▸ **WHAT TO DO**
Summarize the sewing-advice post below in two sentences.

====== EXCERPT TO READ ======

Where do you find your sewing advice? Do you have a favorite reference book or magazine?

posted in: SewStylish, Sewstylish conversation, sewstylish question

Comments (9)

RoseM writes: I, like many of the previous posters, have a wonderful library of books and DVDs. But I also belong to the American Sewing Guild. (www.asg.org) It is a national organization with chapters in 49 states. We have an eclectic group. We have Home Dec professionals in our group. We have Alteration Specialists in our group. We have beginning sewers. We have seasoned sewers. We have "vicarious" sewers, too. We have quilters and crafters. We also have the good fortune to have a person who taught clothing construction and pattern drafting at a local college. She has visited couture workrooms in Paris. We also have many members who visit Sew Expos and bring back information about new embellishment techniques and new notions. And I get information on the internet. I think Threads' Beginning Sewing Series is filling a niche. I am looking at the clips and enjoying them. It is good to have a review about sewing equipment, notions and how to read patterns.

====== RECORD LIST ======

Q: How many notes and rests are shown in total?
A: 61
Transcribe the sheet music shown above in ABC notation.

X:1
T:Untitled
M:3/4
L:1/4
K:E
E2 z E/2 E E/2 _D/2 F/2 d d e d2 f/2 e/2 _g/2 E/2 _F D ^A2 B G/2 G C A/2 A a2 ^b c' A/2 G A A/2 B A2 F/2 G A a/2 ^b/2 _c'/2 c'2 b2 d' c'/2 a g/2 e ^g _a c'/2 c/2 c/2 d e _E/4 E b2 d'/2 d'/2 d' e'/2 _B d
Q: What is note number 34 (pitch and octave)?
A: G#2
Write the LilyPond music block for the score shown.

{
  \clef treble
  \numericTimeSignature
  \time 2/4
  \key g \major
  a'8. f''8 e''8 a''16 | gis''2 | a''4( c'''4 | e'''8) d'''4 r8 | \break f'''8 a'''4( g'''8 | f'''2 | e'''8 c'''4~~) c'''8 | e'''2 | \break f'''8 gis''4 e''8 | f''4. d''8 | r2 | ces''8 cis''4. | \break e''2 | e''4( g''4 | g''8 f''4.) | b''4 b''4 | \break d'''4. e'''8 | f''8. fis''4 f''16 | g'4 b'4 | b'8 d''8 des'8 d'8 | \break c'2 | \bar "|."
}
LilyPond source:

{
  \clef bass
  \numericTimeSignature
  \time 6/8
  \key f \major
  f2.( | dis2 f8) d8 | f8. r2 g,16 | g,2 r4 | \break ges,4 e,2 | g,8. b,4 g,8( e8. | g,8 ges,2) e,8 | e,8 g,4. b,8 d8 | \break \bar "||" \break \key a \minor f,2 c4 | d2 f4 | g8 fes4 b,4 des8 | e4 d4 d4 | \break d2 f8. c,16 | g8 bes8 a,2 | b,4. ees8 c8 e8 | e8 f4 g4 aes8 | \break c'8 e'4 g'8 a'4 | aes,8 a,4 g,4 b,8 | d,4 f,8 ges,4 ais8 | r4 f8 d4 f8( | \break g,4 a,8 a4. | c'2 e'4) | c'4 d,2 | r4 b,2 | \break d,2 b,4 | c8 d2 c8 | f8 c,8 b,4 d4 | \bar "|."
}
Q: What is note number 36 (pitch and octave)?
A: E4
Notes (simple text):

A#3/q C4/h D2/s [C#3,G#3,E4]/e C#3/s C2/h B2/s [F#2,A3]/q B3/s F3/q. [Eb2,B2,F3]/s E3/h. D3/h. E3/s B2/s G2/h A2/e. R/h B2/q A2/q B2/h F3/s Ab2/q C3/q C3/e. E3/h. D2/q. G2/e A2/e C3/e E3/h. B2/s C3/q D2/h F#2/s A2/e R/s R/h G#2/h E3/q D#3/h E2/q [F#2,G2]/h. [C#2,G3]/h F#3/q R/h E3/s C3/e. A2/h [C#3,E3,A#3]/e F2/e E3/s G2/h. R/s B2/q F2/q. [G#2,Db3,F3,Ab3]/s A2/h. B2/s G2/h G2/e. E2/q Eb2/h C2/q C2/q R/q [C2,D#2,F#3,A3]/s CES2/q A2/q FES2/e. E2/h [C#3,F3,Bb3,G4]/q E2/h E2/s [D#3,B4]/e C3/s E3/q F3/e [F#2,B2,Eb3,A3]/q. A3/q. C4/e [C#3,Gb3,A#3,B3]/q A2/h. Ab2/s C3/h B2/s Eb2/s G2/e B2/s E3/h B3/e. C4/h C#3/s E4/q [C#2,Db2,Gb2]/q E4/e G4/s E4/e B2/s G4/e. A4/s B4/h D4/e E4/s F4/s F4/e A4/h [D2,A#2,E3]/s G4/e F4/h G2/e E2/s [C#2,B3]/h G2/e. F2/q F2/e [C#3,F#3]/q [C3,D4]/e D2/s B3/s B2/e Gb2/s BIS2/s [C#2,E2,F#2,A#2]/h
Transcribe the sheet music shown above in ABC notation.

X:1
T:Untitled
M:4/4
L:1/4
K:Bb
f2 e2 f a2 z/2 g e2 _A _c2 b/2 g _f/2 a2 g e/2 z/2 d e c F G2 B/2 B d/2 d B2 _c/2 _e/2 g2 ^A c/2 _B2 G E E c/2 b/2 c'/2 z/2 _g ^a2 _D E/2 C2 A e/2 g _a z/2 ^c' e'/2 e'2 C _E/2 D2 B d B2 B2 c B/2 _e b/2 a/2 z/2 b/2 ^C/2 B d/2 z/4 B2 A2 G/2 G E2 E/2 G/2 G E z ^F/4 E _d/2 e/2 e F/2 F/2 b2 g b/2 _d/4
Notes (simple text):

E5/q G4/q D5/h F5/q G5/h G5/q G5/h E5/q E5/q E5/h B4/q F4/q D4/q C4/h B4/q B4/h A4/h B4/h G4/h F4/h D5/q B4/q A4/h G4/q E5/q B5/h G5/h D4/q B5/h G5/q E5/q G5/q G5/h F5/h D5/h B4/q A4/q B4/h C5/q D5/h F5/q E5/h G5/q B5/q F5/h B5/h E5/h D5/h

======

▸ **FULL ANSWER**
The post asks readers where they find sewing advice and whether they have a favorite reference book or magazine. In a reply, RoseM cites a library of books and DVDs, the internet, and membership in the American Sewing Guild, whose varied group includes someone who taught clothing construction and pattern drafting at a local college, and RoseM adds that Threads' Beginning Sewing Series is filling a niche.